Plus de morts que de vivants




Le récit, dont le cadre est un collège de Marseille la veille des vacances de février, commence tranquillement, puis en quelques pages, la machine se dérègle. Des élèves perdent leurs dents par poignée ou des touffes entières de cheveux, d'autres se trouvent atteints d'inextinguibles saignements de nez, de malaises et de vomissements. Des personnels d'encadrement un peu plus tard présentent des symptômes de même nature.

Dépassé par les événements et soucieux du respect des règles administratives, le directeur de l'établissement, après avoir appelé des ambulances pour assurer le transfert des premières victimes à l'hôpital, alerte le rectorat et le sollicite pour connaître les consignes à appliquer face à un événement de cette ordre. À l'autre bout du fil on peine à comprendre ses propos et à y apporter crédit.
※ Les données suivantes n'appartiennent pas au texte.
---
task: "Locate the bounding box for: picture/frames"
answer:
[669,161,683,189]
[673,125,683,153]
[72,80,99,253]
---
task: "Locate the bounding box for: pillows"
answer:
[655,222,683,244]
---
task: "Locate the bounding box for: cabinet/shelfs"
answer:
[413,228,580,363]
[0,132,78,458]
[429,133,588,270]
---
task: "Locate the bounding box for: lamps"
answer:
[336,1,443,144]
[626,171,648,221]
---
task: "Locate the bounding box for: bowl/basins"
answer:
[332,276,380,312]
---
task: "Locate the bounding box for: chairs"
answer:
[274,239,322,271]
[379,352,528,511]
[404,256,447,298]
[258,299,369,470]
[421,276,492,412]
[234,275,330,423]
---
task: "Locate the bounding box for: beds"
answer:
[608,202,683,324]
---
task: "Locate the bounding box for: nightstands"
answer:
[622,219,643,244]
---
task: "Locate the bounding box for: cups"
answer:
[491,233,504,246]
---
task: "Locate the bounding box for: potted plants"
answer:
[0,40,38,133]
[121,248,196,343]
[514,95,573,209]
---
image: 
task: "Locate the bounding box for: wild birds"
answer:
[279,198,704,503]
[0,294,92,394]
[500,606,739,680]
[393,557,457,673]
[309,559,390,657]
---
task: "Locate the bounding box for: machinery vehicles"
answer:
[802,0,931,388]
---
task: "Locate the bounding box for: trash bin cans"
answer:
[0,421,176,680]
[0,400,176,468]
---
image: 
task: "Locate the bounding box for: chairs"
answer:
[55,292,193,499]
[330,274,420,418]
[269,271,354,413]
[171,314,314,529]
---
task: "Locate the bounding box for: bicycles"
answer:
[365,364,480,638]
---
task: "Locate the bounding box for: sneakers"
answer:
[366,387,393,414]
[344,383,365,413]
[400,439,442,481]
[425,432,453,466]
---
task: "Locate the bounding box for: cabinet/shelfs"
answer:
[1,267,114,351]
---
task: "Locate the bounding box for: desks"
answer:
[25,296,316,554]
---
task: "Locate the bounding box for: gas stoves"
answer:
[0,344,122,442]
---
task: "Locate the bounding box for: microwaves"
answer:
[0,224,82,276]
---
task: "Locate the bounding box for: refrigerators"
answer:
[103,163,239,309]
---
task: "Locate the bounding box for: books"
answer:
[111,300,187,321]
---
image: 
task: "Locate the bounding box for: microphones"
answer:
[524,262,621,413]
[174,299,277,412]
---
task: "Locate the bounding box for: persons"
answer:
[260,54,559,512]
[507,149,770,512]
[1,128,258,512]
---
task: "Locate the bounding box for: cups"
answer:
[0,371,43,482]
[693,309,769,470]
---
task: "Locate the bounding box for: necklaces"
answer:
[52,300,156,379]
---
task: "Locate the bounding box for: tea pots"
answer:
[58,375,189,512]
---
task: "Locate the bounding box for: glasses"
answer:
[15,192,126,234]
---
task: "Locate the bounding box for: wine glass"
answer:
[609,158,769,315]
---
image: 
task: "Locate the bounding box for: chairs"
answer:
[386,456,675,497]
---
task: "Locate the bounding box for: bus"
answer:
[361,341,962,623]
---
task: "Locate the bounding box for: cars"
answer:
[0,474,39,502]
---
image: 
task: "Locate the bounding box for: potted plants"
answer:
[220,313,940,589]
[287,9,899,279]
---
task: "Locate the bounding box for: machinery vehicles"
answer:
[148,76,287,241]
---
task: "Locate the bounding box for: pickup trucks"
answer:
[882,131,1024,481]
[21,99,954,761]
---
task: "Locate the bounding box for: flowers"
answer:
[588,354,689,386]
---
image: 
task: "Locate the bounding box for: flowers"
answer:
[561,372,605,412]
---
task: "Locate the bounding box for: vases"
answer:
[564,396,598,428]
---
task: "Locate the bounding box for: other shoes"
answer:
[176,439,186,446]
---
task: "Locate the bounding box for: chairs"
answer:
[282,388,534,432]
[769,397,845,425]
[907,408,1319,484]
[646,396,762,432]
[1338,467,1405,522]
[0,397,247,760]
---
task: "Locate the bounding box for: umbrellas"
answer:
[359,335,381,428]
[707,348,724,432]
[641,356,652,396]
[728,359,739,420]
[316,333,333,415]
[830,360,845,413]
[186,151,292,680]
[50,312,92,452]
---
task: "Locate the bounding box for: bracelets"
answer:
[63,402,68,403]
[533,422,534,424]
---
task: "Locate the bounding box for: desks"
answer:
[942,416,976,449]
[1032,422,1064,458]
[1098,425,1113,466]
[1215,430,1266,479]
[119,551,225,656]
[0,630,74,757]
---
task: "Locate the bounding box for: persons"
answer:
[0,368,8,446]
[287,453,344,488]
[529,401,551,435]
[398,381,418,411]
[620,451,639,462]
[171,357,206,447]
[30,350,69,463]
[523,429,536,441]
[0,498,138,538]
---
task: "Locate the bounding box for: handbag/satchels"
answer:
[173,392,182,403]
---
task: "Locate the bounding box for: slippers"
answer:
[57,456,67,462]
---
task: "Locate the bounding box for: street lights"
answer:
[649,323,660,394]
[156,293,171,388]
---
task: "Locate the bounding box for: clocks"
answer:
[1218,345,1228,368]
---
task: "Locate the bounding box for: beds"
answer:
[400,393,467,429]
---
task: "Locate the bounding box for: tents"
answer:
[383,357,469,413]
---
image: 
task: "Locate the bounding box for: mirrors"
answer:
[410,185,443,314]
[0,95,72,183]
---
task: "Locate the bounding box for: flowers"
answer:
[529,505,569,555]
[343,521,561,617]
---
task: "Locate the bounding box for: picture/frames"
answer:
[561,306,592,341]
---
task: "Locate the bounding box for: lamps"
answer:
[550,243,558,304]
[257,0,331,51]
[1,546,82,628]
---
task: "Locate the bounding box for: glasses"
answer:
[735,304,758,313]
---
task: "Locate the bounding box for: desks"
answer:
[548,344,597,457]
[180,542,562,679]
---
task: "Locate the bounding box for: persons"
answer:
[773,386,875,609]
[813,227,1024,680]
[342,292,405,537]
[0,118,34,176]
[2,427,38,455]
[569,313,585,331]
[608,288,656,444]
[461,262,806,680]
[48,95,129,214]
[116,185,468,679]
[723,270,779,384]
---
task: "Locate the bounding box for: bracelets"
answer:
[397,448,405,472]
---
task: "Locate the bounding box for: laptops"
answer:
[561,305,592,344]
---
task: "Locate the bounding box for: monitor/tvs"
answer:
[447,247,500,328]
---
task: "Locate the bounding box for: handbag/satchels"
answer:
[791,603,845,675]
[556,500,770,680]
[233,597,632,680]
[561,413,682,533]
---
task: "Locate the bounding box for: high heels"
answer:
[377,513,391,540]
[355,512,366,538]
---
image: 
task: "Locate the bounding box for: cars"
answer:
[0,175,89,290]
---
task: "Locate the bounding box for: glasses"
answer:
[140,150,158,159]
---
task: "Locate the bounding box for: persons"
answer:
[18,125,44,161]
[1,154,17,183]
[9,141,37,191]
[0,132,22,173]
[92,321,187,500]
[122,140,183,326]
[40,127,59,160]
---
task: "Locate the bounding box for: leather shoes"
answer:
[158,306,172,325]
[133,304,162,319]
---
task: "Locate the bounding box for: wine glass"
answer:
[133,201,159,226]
Pendant ce temps les cas se diversifient et se multiplient : une élève est atteinte d'hypertrophie fulgurante jusqu'à explosion des organes internes, un autre voit sa langue enfler et sa mâchoire se séparer en deux, et les adolescent assistent en direct à l'effondrement de l'un de leurs camarades dont tous les os ont éclaté simultanément... Dans le collège confiné c'est la panique et le chaos : cantine, hall, couloirs, cour, gymnase pourtant si familiers deviennent objets de toutes les méfiances.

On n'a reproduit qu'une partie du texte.